- [Records for the exercise]
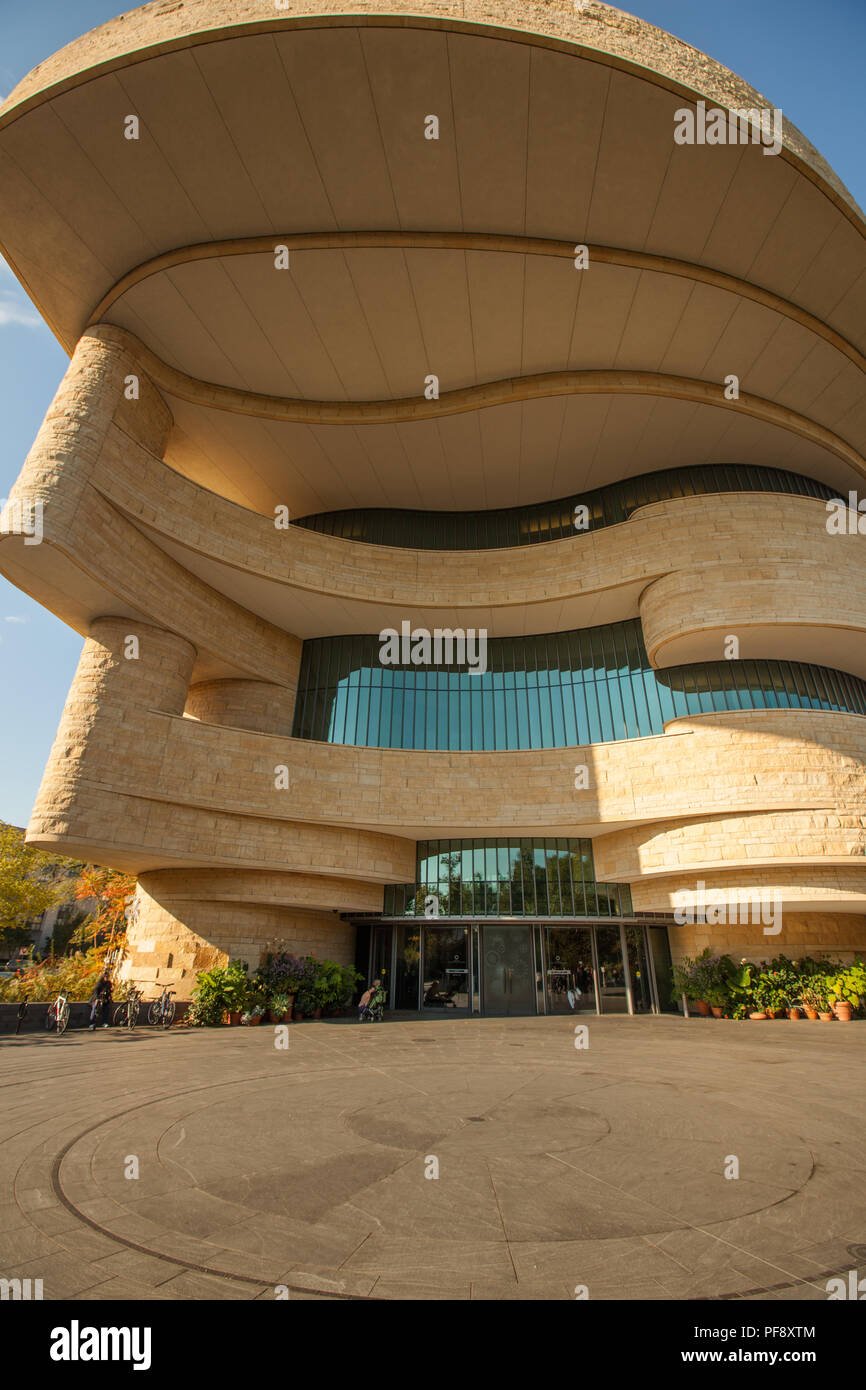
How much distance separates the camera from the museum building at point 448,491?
14.4 m

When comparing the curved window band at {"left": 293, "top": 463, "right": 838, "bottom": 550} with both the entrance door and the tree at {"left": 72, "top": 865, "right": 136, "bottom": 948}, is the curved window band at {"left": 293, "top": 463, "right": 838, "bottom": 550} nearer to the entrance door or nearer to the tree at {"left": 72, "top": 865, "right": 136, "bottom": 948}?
the entrance door

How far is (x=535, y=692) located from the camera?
23531 millimetres

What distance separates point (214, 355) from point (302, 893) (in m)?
17.9

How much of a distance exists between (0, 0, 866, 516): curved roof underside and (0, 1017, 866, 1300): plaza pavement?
63.5ft

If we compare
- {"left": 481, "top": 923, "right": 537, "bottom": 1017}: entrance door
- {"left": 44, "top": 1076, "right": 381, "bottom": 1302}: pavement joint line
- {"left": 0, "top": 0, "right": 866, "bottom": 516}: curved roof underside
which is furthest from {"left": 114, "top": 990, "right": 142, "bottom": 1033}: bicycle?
{"left": 0, "top": 0, "right": 866, "bottom": 516}: curved roof underside

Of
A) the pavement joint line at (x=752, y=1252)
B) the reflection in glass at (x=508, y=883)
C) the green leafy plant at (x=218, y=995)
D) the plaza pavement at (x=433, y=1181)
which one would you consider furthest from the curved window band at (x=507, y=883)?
the pavement joint line at (x=752, y=1252)

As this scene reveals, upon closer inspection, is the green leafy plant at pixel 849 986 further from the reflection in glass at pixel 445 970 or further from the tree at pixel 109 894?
the tree at pixel 109 894

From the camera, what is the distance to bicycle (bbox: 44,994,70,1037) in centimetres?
1573

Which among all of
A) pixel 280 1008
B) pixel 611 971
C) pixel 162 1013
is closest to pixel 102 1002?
pixel 162 1013

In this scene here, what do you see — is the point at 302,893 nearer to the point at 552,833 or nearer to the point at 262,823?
the point at 262,823

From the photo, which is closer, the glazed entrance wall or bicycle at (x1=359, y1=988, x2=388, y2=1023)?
bicycle at (x1=359, y1=988, x2=388, y2=1023)

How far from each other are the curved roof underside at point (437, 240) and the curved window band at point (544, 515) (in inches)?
25.2

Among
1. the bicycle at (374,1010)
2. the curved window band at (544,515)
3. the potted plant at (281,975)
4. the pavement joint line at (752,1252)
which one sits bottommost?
the pavement joint line at (752,1252)

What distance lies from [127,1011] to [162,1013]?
3.17 feet
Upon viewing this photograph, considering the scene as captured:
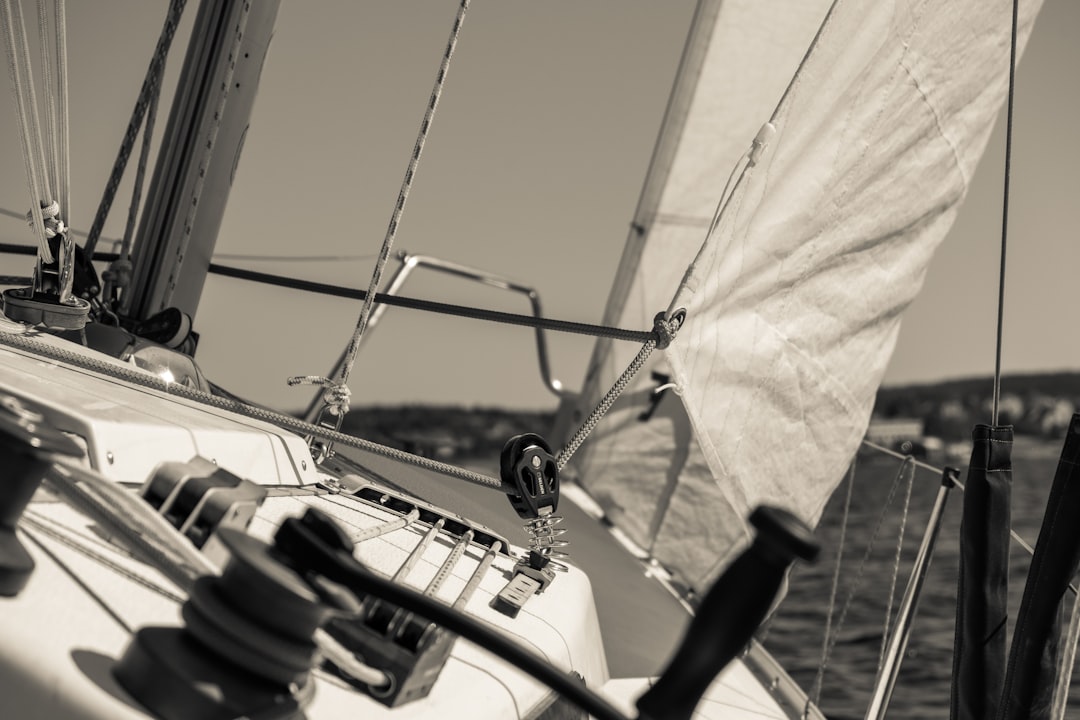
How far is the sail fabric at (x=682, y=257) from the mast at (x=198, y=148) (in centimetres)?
122

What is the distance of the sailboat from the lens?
73 centimetres

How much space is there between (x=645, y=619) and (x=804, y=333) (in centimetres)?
75

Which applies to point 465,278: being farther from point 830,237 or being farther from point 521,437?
point 521,437

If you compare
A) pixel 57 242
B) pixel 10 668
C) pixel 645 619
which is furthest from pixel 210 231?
pixel 10 668

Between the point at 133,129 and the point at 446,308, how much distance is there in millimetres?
902

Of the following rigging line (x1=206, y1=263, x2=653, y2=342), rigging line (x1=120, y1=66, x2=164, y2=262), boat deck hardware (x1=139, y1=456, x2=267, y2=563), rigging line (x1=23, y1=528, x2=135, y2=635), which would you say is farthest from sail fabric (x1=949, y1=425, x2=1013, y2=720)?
rigging line (x1=120, y1=66, x2=164, y2=262)

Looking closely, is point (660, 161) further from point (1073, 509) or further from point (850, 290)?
point (1073, 509)

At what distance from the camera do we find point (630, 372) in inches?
69.4

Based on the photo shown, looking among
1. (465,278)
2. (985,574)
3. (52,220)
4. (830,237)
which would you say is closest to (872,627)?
(465,278)

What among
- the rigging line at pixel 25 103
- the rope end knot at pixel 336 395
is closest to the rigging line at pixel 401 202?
the rope end knot at pixel 336 395

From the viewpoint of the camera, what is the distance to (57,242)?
1.80 metres

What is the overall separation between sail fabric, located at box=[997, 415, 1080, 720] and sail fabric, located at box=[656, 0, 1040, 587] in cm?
73

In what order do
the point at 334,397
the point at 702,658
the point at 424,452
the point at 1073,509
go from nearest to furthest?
the point at 702,658, the point at 1073,509, the point at 334,397, the point at 424,452

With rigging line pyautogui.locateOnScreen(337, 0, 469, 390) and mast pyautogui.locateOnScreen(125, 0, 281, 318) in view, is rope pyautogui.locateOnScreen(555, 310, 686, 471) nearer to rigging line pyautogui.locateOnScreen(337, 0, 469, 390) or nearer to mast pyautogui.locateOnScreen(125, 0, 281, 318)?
rigging line pyautogui.locateOnScreen(337, 0, 469, 390)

- [Your instructions]
Transcribe each entry above exactly, apart from the pictures.

- [Solution to this problem]
How much distance separates the camera from the museum building at point 448,491?
14.4 m

When comparing the curved window band at {"left": 293, "top": 463, "right": 838, "bottom": 550} with both the entrance door and the tree at {"left": 72, "top": 865, "right": 136, "bottom": 948}, is the curved window band at {"left": 293, "top": 463, "right": 838, "bottom": 550} nearer to the entrance door or nearer to the tree at {"left": 72, "top": 865, "right": 136, "bottom": 948}?
the entrance door

How far is (x=535, y=692) located from the camera?
23531 millimetres

What distance separates point (214, 355) from point (302, 893) (in m)?
17.9

How much of a distance exists between (0, 0, 866, 516): curved roof underside and (0, 1017, 866, 1300): plaza pavement?
63.5ft

If we compare
- {"left": 481, "top": 923, "right": 537, "bottom": 1017}: entrance door
- {"left": 44, "top": 1076, "right": 381, "bottom": 1302}: pavement joint line
- {"left": 0, "top": 0, "right": 866, "bottom": 516}: curved roof underside
which is furthest from {"left": 114, "top": 990, "right": 142, "bottom": 1033}: bicycle?
{"left": 0, "top": 0, "right": 866, "bottom": 516}: curved roof underside

Of
A) the pavement joint line at (x=752, y=1252)
B) the reflection in glass at (x=508, y=883)
C) the green leafy plant at (x=218, y=995)
D) the plaza pavement at (x=433, y=1181)
which one would you consider furthest from the curved window band at (x=507, y=883)?
the pavement joint line at (x=752, y=1252)

As this scene reveals, upon closer inspection, is the green leafy plant at pixel 849 986 further from the reflection in glass at pixel 445 970 or further from the tree at pixel 109 894?
the tree at pixel 109 894

From the camera, what is the distance to bicycle (bbox: 44,994,70,1037) in centimetres?
1573

Which among all of
A) pixel 280 1008
B) pixel 611 971
C) pixel 162 1013
is closest to pixel 102 1002?
pixel 162 1013

In this scene here, what do you see — is the point at 302,893 nearer to the point at 552,833 or nearer to the point at 262,823?
the point at 262,823

From the photo, which is closer, the glazed entrance wall or bicycle at (x1=359, y1=988, x2=388, y2=1023)?
bicycle at (x1=359, y1=988, x2=388, y2=1023)

How far from each other are the curved roof underside at point (437, 240) and the curved window band at point (544, 515) (in inches)?
25.2

Among
1. the bicycle at (374,1010)
2. the curved window band at (544,515)
3. the potted plant at (281,975)
4. the pavement joint line at (752,1252)
which one sits bottommost?
the pavement joint line at (752,1252)

What distance lies from [127,1011] to [162,1013]?
3.17 feet
Upon viewing this photograph, considering the scene as captured:
How far is the sail fabric at (x=682, y=257) from the mast at (x=198, y=148) (in centimetres)?
122

What is the distance of the sailboat from the lens?
73 centimetres

How much space is there between (x=645, y=619) and (x=804, y=333) (in centimetres)?
75

Which applies to point 465,278: being farther from point 830,237 or being farther from point 521,437?
point 521,437

If you compare
A) pixel 57 242
B) pixel 10 668
C) pixel 645 619
which is furthest from pixel 210 231?
pixel 10 668

Between the point at 133,129 and the point at 446,308, how much distance is there in millimetres?
902

Of the following rigging line (x1=206, y1=263, x2=653, y2=342), rigging line (x1=120, y1=66, x2=164, y2=262), boat deck hardware (x1=139, y1=456, x2=267, y2=563), rigging line (x1=23, y1=528, x2=135, y2=635), which would you say is farthest from sail fabric (x1=949, y1=425, x2=1013, y2=720)?
rigging line (x1=120, y1=66, x2=164, y2=262)

Looking closely, is point (660, 161) further from point (1073, 509) or further from point (850, 290)?
point (1073, 509)

At what distance from the camera do we find point (630, 372) in inches?
69.4

Based on the photo shown, looking among
1. (465,278)
2. (985,574)
3. (52,220)
4. (830,237)
which would you say is closest to (872,627)?
(465,278)

What among
- the rigging line at pixel 25 103
- the rope end knot at pixel 336 395
is closest to the rigging line at pixel 401 202?
the rope end knot at pixel 336 395

From the viewpoint of the camera, what is the distance to (57,242)?
1.80 metres

What is the overall separation between sail fabric, located at box=[997, 415, 1080, 720] and sail fabric, located at box=[656, 0, 1040, 587] in cm?
73

In what order do
the point at 334,397
the point at 702,658
the point at 424,452
the point at 1073,509
go from nearest to furthest?
the point at 702,658, the point at 1073,509, the point at 334,397, the point at 424,452

With rigging line pyautogui.locateOnScreen(337, 0, 469, 390) and mast pyautogui.locateOnScreen(125, 0, 281, 318) in view, is rope pyautogui.locateOnScreen(555, 310, 686, 471) nearer to rigging line pyautogui.locateOnScreen(337, 0, 469, 390) or nearer to mast pyautogui.locateOnScreen(125, 0, 281, 318)?
rigging line pyautogui.locateOnScreen(337, 0, 469, 390)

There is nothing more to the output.